Now, if I were writing this beg, I’d put this one first, if only because the Democrats in Congress would see the possibilities of the Big Two and a Half leading the callls for reform. This isn’t, of course, support for single payer, yet. Though at least this will advance the debate.
Take on the Yuan
Ford doesn’t mention China specifically here, but they’re basically suggesting they’re being slammed by suppliers working in China.
Fourth, currency is the medium in which trade occurs – it can be as important a determinant of trade flows as the goods themselves. Currency values must be fairly determined – through an open market – not predetermined by governments to support their domestic industries.
I’m actually a touch surprised by this–Ford does use Chinese suppliers.
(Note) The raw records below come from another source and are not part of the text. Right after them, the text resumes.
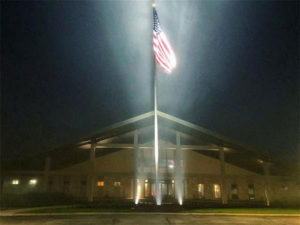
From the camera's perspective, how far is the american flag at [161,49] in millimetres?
13398

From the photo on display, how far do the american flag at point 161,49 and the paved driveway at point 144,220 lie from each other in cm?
738

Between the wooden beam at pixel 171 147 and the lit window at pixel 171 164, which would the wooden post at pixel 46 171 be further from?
the lit window at pixel 171 164

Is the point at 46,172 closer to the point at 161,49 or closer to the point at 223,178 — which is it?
the point at 223,178

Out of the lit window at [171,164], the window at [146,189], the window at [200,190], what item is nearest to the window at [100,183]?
the window at [146,189]

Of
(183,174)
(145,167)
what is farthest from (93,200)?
(183,174)

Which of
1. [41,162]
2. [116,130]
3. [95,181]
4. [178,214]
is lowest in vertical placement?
[178,214]

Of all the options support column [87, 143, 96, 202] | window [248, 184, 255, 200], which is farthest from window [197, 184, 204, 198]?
support column [87, 143, 96, 202]

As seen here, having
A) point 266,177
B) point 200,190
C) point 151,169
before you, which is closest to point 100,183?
point 151,169

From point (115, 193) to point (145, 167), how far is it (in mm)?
3380

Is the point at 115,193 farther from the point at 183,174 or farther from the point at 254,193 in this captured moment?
the point at 254,193

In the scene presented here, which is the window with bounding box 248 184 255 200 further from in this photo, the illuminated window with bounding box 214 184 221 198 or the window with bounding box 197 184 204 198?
the window with bounding box 197 184 204 198

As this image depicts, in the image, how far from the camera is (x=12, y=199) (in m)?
19.9

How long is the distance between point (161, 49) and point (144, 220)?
830 cm

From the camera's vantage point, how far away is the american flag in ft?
44.0
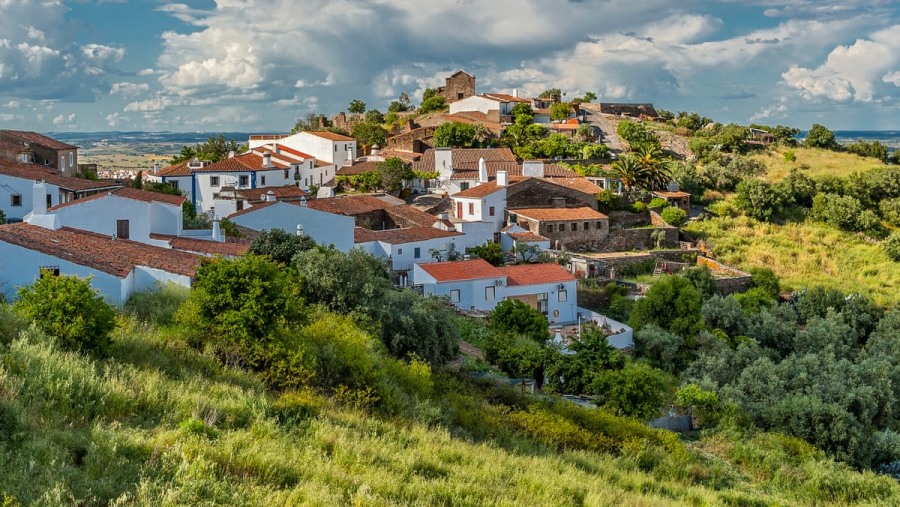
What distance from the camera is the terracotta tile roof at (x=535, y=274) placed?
3030 cm

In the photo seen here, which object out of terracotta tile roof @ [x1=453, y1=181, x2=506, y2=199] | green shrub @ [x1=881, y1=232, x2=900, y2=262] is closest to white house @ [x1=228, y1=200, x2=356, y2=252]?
terracotta tile roof @ [x1=453, y1=181, x2=506, y2=199]

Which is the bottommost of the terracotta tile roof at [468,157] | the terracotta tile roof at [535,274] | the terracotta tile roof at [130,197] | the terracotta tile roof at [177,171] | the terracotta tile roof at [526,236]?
the terracotta tile roof at [535,274]

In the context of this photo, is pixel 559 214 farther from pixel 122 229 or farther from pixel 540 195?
pixel 122 229

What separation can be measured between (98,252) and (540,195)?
94.1 feet

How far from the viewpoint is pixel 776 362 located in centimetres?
2750

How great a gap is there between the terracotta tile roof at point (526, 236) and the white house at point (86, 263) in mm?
21632

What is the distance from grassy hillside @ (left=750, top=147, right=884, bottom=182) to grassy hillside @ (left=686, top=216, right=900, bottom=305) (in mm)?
10113

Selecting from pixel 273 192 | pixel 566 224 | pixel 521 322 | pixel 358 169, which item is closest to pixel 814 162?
pixel 566 224

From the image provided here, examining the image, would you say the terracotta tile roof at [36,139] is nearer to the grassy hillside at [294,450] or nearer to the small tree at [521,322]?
the small tree at [521,322]

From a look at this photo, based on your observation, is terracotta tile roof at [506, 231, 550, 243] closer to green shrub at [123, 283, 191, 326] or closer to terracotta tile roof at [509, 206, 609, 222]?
terracotta tile roof at [509, 206, 609, 222]

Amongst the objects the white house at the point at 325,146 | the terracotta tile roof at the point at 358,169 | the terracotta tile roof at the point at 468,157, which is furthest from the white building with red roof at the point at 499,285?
the white house at the point at 325,146

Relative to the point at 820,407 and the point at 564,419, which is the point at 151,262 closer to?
the point at 564,419

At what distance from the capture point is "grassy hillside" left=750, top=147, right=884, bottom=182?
56.7 meters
I guess they’re using far less than competitors (though I’m not sure which competitors), or they’re simply using more domestic parts than their competitors.
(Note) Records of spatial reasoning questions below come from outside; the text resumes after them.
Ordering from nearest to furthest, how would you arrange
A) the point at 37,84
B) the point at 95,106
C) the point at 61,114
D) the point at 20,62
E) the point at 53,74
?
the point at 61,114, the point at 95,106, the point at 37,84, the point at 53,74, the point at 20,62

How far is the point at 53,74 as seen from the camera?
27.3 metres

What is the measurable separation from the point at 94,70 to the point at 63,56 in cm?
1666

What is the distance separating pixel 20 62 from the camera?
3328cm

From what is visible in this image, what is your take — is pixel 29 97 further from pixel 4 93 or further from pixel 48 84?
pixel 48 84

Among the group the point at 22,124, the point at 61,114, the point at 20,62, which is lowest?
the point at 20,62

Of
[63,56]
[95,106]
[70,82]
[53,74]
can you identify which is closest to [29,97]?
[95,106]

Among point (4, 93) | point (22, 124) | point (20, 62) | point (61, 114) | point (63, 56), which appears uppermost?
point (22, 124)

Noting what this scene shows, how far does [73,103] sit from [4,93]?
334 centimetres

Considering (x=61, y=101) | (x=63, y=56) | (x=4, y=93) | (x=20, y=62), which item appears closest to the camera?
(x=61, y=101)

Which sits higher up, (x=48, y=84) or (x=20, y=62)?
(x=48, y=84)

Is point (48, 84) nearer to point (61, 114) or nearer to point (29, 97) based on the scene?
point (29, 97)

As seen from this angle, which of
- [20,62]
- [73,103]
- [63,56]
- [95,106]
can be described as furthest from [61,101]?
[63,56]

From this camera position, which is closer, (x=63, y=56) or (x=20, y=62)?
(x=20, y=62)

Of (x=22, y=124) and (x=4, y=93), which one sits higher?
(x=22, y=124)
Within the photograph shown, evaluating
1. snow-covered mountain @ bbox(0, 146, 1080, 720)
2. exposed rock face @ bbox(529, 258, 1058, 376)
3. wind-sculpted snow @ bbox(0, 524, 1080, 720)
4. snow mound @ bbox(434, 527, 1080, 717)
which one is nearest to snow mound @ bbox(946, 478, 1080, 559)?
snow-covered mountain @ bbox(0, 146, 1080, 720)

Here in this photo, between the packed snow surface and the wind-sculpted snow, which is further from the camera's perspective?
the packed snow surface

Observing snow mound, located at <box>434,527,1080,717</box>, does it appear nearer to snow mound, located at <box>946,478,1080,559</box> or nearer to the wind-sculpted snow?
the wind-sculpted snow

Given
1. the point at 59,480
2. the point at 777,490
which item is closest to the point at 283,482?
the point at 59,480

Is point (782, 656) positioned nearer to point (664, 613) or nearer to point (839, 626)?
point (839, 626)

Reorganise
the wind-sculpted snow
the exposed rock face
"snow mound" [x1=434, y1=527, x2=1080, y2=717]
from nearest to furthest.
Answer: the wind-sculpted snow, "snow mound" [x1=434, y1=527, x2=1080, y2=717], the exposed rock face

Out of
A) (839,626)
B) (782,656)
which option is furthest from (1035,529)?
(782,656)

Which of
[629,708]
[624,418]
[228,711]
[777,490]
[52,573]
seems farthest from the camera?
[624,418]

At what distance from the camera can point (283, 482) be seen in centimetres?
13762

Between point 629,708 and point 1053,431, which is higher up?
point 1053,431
And this is only going to happen within larger discussions of international responses to the crisis–and I’m skeptical if it will get done even then.
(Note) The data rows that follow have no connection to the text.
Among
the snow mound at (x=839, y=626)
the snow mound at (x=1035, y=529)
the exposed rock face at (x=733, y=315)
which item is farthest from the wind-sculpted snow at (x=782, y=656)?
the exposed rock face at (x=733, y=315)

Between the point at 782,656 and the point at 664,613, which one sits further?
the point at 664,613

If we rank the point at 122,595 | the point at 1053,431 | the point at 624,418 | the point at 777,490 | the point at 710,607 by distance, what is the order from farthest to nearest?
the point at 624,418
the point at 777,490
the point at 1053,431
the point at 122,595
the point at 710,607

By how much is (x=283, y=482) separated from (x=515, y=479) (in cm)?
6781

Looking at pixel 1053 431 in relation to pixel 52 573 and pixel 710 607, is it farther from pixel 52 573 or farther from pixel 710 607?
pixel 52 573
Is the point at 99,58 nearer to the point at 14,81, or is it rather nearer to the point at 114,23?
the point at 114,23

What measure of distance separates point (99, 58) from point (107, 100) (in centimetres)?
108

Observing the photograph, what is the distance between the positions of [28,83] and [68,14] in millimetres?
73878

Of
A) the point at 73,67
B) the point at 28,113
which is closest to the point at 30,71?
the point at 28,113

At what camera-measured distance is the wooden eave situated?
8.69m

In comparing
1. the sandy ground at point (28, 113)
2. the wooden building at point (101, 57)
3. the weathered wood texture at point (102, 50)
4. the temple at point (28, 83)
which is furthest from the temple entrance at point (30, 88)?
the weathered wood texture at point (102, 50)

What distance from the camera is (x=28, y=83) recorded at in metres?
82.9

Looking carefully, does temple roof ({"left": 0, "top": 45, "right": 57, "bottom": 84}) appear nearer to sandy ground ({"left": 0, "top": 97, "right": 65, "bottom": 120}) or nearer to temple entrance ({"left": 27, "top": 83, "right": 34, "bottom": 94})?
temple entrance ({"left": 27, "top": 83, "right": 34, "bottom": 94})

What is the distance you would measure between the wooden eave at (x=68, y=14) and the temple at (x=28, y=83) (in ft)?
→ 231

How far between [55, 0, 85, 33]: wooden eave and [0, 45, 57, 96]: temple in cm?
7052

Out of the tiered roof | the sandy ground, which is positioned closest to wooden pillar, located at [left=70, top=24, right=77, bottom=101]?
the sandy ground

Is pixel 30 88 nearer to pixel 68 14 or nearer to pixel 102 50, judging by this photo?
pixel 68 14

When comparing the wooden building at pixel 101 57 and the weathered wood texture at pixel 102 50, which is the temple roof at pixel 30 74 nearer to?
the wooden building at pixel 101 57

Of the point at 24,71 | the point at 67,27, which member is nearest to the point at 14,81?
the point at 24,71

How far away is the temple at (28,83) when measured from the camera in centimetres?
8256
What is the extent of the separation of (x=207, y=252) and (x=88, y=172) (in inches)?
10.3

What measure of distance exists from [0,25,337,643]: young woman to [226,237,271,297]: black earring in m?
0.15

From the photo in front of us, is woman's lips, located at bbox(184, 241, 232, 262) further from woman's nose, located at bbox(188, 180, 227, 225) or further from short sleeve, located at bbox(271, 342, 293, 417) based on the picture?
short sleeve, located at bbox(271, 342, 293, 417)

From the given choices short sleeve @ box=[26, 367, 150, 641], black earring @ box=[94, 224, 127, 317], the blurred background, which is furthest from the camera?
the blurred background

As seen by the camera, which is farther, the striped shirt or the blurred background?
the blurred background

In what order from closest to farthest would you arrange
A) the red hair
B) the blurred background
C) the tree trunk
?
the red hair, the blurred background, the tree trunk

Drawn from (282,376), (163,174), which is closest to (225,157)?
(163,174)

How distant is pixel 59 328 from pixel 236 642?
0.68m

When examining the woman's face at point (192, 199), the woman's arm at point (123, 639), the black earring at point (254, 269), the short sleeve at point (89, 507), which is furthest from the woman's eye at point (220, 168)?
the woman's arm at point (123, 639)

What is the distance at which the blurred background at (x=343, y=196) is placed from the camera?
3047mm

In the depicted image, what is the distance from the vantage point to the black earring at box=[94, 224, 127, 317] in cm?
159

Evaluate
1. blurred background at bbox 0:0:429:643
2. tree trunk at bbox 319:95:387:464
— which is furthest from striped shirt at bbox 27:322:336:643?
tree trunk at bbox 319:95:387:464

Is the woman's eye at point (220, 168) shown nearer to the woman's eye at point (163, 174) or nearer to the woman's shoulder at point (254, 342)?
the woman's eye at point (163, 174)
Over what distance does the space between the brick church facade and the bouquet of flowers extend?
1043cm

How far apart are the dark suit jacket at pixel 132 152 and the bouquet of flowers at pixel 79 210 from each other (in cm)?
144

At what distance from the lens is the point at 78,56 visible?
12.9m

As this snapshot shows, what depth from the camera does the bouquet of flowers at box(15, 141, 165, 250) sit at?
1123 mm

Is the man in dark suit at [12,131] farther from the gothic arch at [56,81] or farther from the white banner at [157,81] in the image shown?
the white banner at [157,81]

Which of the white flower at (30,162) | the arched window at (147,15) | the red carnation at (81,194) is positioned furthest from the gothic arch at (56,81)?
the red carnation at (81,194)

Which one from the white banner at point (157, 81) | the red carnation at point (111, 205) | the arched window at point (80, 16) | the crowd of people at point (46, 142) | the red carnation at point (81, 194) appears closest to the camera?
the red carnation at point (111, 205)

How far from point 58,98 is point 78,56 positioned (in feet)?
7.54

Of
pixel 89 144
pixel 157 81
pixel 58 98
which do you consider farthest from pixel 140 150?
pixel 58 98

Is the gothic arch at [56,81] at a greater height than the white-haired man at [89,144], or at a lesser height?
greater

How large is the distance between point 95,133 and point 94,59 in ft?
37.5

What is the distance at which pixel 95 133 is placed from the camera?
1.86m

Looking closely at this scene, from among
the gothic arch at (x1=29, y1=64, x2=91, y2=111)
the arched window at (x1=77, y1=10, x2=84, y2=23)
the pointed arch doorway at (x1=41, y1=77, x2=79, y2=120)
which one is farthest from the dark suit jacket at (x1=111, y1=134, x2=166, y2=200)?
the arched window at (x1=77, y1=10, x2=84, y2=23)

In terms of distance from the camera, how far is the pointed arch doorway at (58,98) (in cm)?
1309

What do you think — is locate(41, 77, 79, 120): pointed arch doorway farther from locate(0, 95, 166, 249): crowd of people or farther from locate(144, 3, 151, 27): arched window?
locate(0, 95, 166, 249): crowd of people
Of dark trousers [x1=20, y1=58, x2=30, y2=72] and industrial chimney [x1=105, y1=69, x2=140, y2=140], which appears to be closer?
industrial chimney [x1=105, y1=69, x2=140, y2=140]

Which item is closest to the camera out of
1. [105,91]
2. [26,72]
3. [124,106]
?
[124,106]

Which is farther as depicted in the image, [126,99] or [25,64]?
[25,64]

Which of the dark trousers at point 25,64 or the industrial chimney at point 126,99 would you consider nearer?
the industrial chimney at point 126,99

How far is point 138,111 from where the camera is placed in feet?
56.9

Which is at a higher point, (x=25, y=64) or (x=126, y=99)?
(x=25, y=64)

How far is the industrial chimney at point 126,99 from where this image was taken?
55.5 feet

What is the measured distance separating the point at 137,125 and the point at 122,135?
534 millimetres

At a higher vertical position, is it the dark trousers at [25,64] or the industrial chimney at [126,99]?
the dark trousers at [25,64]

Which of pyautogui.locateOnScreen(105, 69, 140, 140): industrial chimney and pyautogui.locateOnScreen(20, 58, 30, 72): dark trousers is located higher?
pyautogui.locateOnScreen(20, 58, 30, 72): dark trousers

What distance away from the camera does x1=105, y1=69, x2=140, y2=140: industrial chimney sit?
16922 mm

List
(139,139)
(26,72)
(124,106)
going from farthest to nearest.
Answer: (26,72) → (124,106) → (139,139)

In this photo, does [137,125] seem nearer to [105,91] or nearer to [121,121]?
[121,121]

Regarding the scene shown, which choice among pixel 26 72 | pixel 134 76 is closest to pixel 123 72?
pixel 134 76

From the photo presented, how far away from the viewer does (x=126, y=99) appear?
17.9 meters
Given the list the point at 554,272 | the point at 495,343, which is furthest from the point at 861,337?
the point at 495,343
Damn, these guys are almost sounding like Democrats. They’re demanding level playing fields on trade deals.
Finally, we support free trade, but it needs to be fair trade. Agreements such as the recent US-Korea trade pact hurt domestic manufacturers because they maintain non-tariff barriers to U.S.-produced goods and prevent a level playing field.
This is another (slight) suprise. There was a time when Ford and the lobbyists that BushCo dumped into the industry was getting interested in a trade deal with Thailand. That’s because there is a high quality plant or two assembling cheap cars in Thailand. I’ve long suspected that Ford intended to import Rangers once it closes its St. Paul plant.
But, particularly with the market for pick-ups cratering, I imagine Hyundai represents a far greater challenge to Ford right now, as it is picking up market share in many of the segments in which Ford competes. It’d be nice if they said that specifically, if only because it would give me another reason to beat up Richard Shelby and his state’s Hyundai plants.